## Task to complete
Please pull out and copy every line of the records that contains the string "bounding". Case counts.

## Records for this exercise
----------

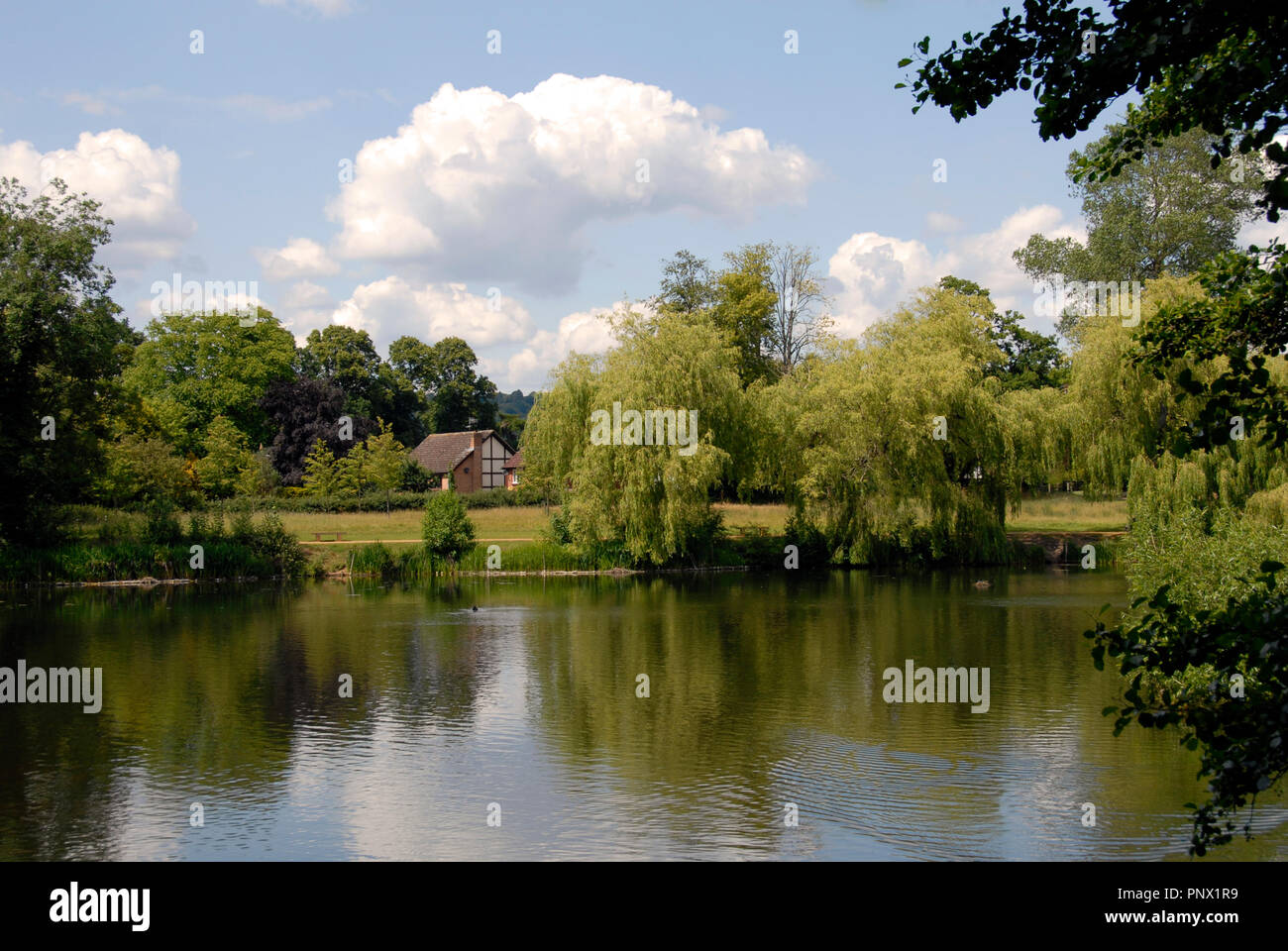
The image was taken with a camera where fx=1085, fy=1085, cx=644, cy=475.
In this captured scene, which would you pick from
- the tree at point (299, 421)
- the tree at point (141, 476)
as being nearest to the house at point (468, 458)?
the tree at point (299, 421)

----------

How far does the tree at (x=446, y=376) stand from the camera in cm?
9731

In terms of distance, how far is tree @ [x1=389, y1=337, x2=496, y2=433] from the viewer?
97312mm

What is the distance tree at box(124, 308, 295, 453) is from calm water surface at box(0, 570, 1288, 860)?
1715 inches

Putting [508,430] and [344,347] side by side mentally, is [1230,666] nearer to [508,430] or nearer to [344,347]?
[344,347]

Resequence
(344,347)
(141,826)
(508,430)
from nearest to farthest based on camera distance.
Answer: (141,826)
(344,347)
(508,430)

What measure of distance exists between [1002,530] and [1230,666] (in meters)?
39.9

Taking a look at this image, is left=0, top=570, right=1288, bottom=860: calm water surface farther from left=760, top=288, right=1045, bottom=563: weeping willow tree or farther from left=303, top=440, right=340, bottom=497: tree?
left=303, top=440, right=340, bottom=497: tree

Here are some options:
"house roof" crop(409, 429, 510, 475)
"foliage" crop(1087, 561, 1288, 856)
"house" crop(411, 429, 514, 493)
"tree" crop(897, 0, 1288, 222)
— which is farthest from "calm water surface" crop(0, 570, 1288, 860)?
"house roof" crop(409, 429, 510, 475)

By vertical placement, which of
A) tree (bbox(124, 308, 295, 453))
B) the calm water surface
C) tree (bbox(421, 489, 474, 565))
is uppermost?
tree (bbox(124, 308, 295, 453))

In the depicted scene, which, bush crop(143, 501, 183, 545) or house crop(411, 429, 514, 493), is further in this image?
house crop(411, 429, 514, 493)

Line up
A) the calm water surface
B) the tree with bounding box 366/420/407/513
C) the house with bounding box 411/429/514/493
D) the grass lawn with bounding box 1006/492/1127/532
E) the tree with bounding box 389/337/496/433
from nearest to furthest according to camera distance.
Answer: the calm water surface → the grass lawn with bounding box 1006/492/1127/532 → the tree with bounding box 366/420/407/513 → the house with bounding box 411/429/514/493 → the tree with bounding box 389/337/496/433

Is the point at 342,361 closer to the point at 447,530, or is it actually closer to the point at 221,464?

----------

## Task answer
B) the tree with bounding box 366/420/407/513
C) the house with bounding box 411/429/514/493
D) the grass lawn with bounding box 1006/492/1127/532
E) the tree with bounding box 389/337/496/433
Answer: the calm water surface → the grass lawn with bounding box 1006/492/1127/532 → the tree with bounding box 366/420/407/513 → the house with bounding box 411/429/514/493 → the tree with bounding box 389/337/496/433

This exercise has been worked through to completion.